In 1975 photographer Mike Mandel embarked on a rather brilliant project: to satirise the then-new phenomenon of the fine art photography community being consumed by the larger art world and commercial culture in general. To do this he travelled around America with a bunch of baseball paraphernalia - caps, gloves, bats, masks and more - and photographed as many of his colleagues as he could persuade, kitted-out and posing as baseball players. He then produced trading cards of these Baseballer-Photographers, complete with stats on the reverse of the cards, and sold them in packs complete with a stick of gum through galleries and museums throughout the country.

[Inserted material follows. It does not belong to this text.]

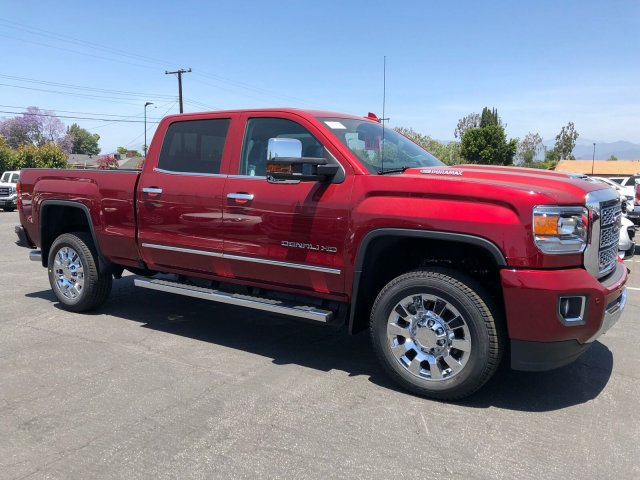 2018 Sierra 2500 Crew Cab 4x4,  Pickup #G180970 - photo 4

The stats listed - along with more conventional details like weight and height - categories such as 'favourite camera' and 'favourite film'.
Mandel got some real heavyweights to participate in this project - legends like Ansel Adams, Imogen Cunningham, Harry Callahan, Ed Ruscha, Manuel Alvarez Bravo, Minor White, Lewis Baltz and Duane Michals are all 'at bat' - and the resulting series is unexpected, hilarious and also very cool.
Ironically, whilst Mandel set out to satirise the commercialisation of fine art photography, these cards - especially a complete set - are now extremely rare and sought-after collectors' items in their own right.
A couple of years after this project, Mandel went on to cement his reputation as a conceptual force in photography when he created Evidence with Larry Sultan, one of the seminal art photography projects of the Twentieth Century.